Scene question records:

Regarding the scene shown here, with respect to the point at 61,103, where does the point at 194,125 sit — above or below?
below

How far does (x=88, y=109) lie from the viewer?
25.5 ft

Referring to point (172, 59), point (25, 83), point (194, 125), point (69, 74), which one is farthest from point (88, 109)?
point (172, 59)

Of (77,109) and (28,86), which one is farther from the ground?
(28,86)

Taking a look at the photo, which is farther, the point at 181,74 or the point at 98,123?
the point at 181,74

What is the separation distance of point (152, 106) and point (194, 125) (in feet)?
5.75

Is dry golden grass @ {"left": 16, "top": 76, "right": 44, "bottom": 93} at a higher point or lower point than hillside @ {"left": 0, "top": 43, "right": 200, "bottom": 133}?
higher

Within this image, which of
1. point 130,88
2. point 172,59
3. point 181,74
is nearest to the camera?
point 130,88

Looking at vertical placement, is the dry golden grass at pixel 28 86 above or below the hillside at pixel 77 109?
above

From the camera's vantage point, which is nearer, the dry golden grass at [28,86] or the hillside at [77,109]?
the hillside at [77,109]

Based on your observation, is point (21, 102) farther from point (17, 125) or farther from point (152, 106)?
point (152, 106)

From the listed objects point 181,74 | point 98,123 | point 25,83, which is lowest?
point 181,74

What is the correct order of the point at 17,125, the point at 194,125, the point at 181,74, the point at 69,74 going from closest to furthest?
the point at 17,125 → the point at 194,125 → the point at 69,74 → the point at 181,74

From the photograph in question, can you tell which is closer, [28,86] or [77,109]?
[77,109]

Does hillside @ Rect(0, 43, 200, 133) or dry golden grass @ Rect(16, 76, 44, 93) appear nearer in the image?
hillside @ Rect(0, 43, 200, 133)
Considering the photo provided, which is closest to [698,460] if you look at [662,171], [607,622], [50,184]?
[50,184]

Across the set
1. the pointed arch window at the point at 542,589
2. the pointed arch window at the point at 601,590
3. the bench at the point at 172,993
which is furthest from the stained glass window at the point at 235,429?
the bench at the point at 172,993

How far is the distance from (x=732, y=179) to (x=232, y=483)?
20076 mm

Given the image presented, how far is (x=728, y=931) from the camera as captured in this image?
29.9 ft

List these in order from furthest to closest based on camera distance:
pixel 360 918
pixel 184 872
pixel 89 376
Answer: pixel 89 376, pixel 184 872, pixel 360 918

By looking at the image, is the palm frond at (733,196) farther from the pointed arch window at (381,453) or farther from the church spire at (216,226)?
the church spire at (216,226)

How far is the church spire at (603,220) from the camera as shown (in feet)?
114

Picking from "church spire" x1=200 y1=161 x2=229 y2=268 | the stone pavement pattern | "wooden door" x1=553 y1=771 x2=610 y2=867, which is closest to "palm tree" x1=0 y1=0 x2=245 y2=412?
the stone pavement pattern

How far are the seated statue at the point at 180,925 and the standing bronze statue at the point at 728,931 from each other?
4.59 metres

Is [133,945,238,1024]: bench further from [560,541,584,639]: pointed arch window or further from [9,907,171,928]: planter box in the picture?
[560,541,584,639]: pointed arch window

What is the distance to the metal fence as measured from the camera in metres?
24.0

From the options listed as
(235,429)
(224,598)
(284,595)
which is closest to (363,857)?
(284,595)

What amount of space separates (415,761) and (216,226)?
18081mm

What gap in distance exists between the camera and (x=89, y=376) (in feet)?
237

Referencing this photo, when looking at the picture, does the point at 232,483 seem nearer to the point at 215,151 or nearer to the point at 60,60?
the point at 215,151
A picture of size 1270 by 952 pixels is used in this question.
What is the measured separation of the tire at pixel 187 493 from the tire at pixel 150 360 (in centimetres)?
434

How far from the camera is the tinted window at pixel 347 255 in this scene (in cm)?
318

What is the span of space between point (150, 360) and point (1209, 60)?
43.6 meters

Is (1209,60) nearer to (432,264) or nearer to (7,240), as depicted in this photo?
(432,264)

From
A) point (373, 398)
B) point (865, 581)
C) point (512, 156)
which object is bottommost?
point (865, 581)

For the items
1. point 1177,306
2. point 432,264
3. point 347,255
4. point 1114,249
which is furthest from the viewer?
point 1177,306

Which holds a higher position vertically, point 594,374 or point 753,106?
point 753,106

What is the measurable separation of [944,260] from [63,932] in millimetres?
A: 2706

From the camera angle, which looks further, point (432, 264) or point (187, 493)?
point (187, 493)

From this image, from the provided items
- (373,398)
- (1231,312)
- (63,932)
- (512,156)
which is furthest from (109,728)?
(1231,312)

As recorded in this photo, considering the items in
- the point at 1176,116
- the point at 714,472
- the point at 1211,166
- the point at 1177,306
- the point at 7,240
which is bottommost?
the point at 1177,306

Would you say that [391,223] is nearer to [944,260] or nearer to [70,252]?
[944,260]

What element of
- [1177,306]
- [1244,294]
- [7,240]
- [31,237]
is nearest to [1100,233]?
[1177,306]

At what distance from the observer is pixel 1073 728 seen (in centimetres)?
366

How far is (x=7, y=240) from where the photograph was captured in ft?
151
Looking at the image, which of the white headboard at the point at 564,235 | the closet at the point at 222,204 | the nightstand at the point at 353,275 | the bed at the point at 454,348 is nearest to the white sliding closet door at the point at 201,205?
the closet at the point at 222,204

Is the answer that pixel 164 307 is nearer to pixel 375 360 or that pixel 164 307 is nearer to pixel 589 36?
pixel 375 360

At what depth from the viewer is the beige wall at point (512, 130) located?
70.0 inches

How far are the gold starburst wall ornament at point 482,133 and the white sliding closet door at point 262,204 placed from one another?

### Task instructions
Reproduce the entries above in full, verbatim.

### Output below
Regarding the scene shown here, with respect to the point at 61,103, where does the point at 194,125 sit — above or below?
below

How far does (x=88, y=109) lie from the viewer?
25.5 ft

Referring to point (172, 59), point (25, 83), point (194, 125), point (69, 74), which one is farthest from point (88, 109)?
point (172, 59)

Of (77,109) and (28,86), which one is farther from the ground?
(28,86)

Taking a look at the photo, which is farther, the point at 181,74 or the point at 98,123?
the point at 181,74

What is the separation distance of point (152, 106) and point (194, 125) (in feet)?
5.75

Is dry golden grass @ {"left": 16, "top": 76, "right": 44, "bottom": 93} at a higher point or lower point than hillside @ {"left": 0, "top": 43, "right": 200, "bottom": 133}?
higher

Within this image, which of
1. point 130,88
2. point 172,59
3. point 181,74
is nearest to the camera?
point 130,88

Looking at vertical placement, is the dry golden grass at pixel 28 86 above or below the hillside at pixel 77 109?
above

From the camera's vantage point, which is nearer, the dry golden grass at [28,86] or the hillside at [77,109]?
the hillside at [77,109]

Based on your observation, is point (21, 102) farther from point (17, 125) or farther from point (152, 106)?
point (152, 106)

From the listed objects point 181,74 | point 98,123 | point 25,83, which is lowest?
point 181,74

What is the correct order of the point at 17,125, the point at 194,125, the point at 181,74, the point at 69,74 going from closest to furthest?
the point at 17,125 → the point at 194,125 → the point at 69,74 → the point at 181,74

From the photograph in question, can you tell which is closer, [28,86] or [77,109]?
[77,109]

Does hillside @ Rect(0, 43, 200, 133) or dry golden grass @ Rect(16, 76, 44, 93) appear nearer in the image?
hillside @ Rect(0, 43, 200, 133)
Considering the photo provided, which is closest to [698,460] if you look at [662,171], [607,622], [50,184]?
[50,184]

Across the set
1. the pointed arch window at the point at 542,589
2. the pointed arch window at the point at 601,590
3. the bench at the point at 172,993
which is furthest from the stained glass window at the point at 235,429?
the bench at the point at 172,993

How far is the distance from (x=732, y=179) to (x=232, y=483)?
20076 mm

Given the image presented, how far is (x=728, y=931) from the camera as captured in this image?
29.9 ft

List these in order from furthest to closest based on camera distance:
pixel 360 918
pixel 184 872
pixel 89 376
Answer: pixel 89 376, pixel 184 872, pixel 360 918

By looking at the image, is the palm frond at (733,196) farther from the pointed arch window at (381,453) or farther from the church spire at (216,226)?
the church spire at (216,226)

How far is the church spire at (603,220) from the camera as shown (in feet)?
114

Picking from "church spire" x1=200 y1=161 x2=229 y2=268 | the stone pavement pattern | "wooden door" x1=553 y1=771 x2=610 y2=867, which is closest to "palm tree" x1=0 y1=0 x2=245 y2=412?
the stone pavement pattern

How far are the seated statue at the point at 180,925 and the standing bronze statue at the point at 728,931 from each other?
4.59 metres

Is [133,945,238,1024]: bench further from [560,541,584,639]: pointed arch window or further from [9,907,171,928]: planter box in the picture?
[560,541,584,639]: pointed arch window

What is the distance to the metal fence as measured from the camera in metres?
24.0

From the options listed as
(235,429)
(224,598)
(284,595)
which is closest to (363,857)?
(284,595)

What amount of space separates (415,761) and (216,226)?
18081mm

What gap in distance exists between the camera and (x=89, y=376) (in feet)?
237

Referencing this photo, when looking at the picture, does the point at 232,483 seem nearer to the point at 215,151 or nearer to the point at 60,60?
the point at 215,151
A picture of size 1270 by 952 pixels is used in this question.
What is the measured separation of the tire at pixel 187 493 from the tire at pixel 150 360 (in centimetres)?
434

How far from the camera is the tinted window at pixel 347 255 in this scene (in cm)?
318

What is the span of space between point (150, 360) and point (1209, 60)?
43.6 meters

Is (1209,60) nearer to (432,264) or nearer to (7,240), as depicted in this photo?
(432,264)

From
A) point (373, 398)
B) point (865, 581)
C) point (512, 156)
which object is bottommost?
point (865, 581)

For the items
1. point 1177,306
2. point 432,264
3. point 347,255
4. point 1114,249
which is furthest from the viewer?
point 1177,306

Which holds a higher position vertically, point 594,374 or point 753,106?
point 753,106

What is the measurable separation of [944,260] from [63,932] in millimetres?
A: 2706

From the camera angle, which looks further, point (432, 264) or point (187, 493)?
point (187, 493)

From this image, from the provided items
- (373,398)
- (1231,312)
- (63,932)
- (512,156)
which is furthest from (109,728)?
(1231,312)

As recorded in this photo, considering the items in
- the point at 1176,116
- the point at 714,472
- the point at 1211,166
- the point at 1177,306
- the point at 7,240
which is bottommost?
the point at 1177,306

Would you say that [391,223] is nearer to [944,260] or nearer to [70,252]?
[944,260]

What element of
- [1177,306]
- [1244,294]
- [7,240]
- [31,237]
is nearest to [1100,233]?
[1177,306]

At what distance from the observer is pixel 1073 728 seen (in centimetres)?
366

How far is (x=7, y=240) from where the photograph was captured in ft?
151
Looking at the image, which of the white headboard at the point at 564,235 | the closet at the point at 222,204 | the nightstand at the point at 353,275 | the bed at the point at 454,348 is nearest to the white sliding closet door at the point at 201,205?
the closet at the point at 222,204

Is the answer that pixel 164 307 is nearer to pixel 375 360 or that pixel 164 307 is nearer to pixel 589 36?
pixel 375 360

At what depth from the viewer is the beige wall at point (512, 130) located?
70.0 inches

How far are the gold starburst wall ornament at point 482,133 and the white sliding closet door at point 262,204 placed from one another?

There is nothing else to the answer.